WHAT TO WORK ON: Set out every line of the listing below as a numbered list, skipping blank lines and leaving the pictures out.

ENTRIES SUPPLIED:
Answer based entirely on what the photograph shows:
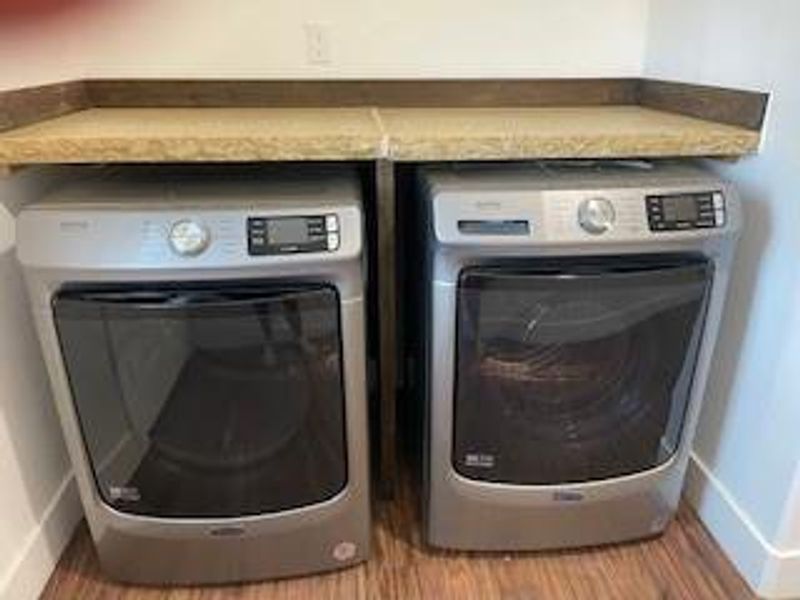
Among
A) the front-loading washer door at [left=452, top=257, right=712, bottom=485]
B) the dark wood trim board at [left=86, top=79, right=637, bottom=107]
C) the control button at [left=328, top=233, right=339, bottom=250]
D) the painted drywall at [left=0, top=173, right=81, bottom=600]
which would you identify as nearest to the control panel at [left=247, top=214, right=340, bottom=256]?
the control button at [left=328, top=233, right=339, bottom=250]

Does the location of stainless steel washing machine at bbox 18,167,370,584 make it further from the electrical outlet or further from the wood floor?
the electrical outlet

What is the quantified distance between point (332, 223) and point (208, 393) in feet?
1.30

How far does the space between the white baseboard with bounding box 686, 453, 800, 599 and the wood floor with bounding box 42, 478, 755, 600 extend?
32mm

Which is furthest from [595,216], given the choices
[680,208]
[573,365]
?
[573,365]

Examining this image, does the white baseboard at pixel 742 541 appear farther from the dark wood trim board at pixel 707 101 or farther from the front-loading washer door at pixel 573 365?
the dark wood trim board at pixel 707 101

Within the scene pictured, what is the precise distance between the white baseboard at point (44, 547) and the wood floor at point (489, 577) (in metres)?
0.03

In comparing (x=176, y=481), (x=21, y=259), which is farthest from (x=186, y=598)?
(x=21, y=259)

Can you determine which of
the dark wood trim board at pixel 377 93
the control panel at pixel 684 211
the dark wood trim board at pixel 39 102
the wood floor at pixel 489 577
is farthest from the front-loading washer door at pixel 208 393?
the dark wood trim board at pixel 377 93

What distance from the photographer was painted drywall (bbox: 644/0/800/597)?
1110 millimetres

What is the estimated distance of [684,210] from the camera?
1.08 metres

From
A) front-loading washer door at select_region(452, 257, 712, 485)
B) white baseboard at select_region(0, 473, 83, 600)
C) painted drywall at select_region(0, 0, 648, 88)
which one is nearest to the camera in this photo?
front-loading washer door at select_region(452, 257, 712, 485)

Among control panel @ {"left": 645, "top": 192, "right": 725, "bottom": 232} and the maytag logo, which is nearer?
control panel @ {"left": 645, "top": 192, "right": 725, "bottom": 232}

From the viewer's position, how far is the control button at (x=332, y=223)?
1028 millimetres

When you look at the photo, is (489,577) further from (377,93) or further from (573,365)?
(377,93)
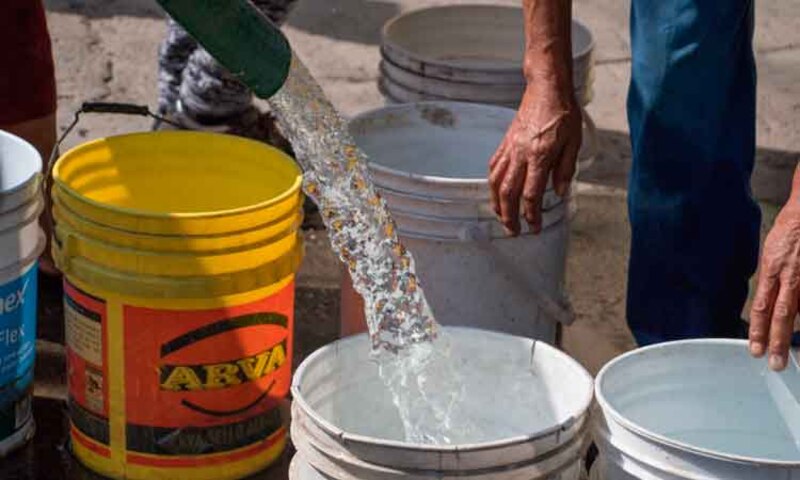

TASK ANSWER:
1. Answer based entirely on what the photograph shows:
2. Among
3. A) the front-loading washer door at [left=452, top=257, right=712, bottom=485]
4. B) the dark wood trim board at [left=86, top=79, right=637, bottom=107]
5. C) the control button at [left=328, top=233, right=339, bottom=250]
6. D) the painted drywall at [left=0, top=173, right=81, bottom=600]
7. which would you identify as nearest to the control panel at [left=247, top=214, right=340, bottom=256]?
8. the control button at [left=328, top=233, right=339, bottom=250]
9. Does the location of stainless steel washing machine at bbox 18,167,370,584 make it further from the electrical outlet or further from the wood floor?
10. the electrical outlet
11. What is the quantified distance between point (332, 223) and point (208, 393) in feet?
12. 1.30
13. How far does the space between the white baseboard with bounding box 686, 453, 800, 599 and the wood floor with bounding box 42, 478, 755, 600 extend?
14. 32mm
15. Which is furthest from [595,216], given the choices
16. [680,208]
17. [573,365]
18. ?
19. [573,365]
20. Examining this image, does the white baseboard at pixel 742 541 appear farther from the dark wood trim board at pixel 707 101 or farther from the front-loading washer door at pixel 573 365?
21. the dark wood trim board at pixel 707 101
22. Within the scene pictured, what is the precise distance between the white baseboard at point (44, 547) and the wood floor at point (489, 577) (in metres)?
23. 0.03
24. In comparing (x=176, y=481), (x=21, y=259), which is farthest from (x=186, y=598)?
25. (x=21, y=259)
26. Can you determine which of
27. the dark wood trim board at pixel 377 93
28. the control panel at pixel 684 211
29. the dark wood trim board at pixel 39 102
30. the wood floor at pixel 489 577
31. is farthest from the front-loading washer door at pixel 208 393?
32. the dark wood trim board at pixel 377 93
33. What distance from the photographer was painted drywall (bbox: 644/0/800/597)?
34. 1110 millimetres
35. What is the estimated distance of [684,210] from the camera?
36. 1.08 metres
37. From
38. A) front-loading washer door at select_region(452, 257, 712, 485)
39. B) white baseboard at select_region(0, 473, 83, 600)
40. C) painted drywall at select_region(0, 0, 648, 88)
41. which one is nearest to the camera in this photo?
42. front-loading washer door at select_region(452, 257, 712, 485)
43. Among control panel @ {"left": 645, "top": 192, "right": 725, "bottom": 232} and the maytag logo, which is nearer?
44. control panel @ {"left": 645, "top": 192, "right": 725, "bottom": 232}
45. From the viewer's position, how far is the control button at (x=332, y=223)?
46. 1028 millimetres
47. When you look at the photo, is (489,577) further from (377,93) or further from (573,365)?
48. (377,93)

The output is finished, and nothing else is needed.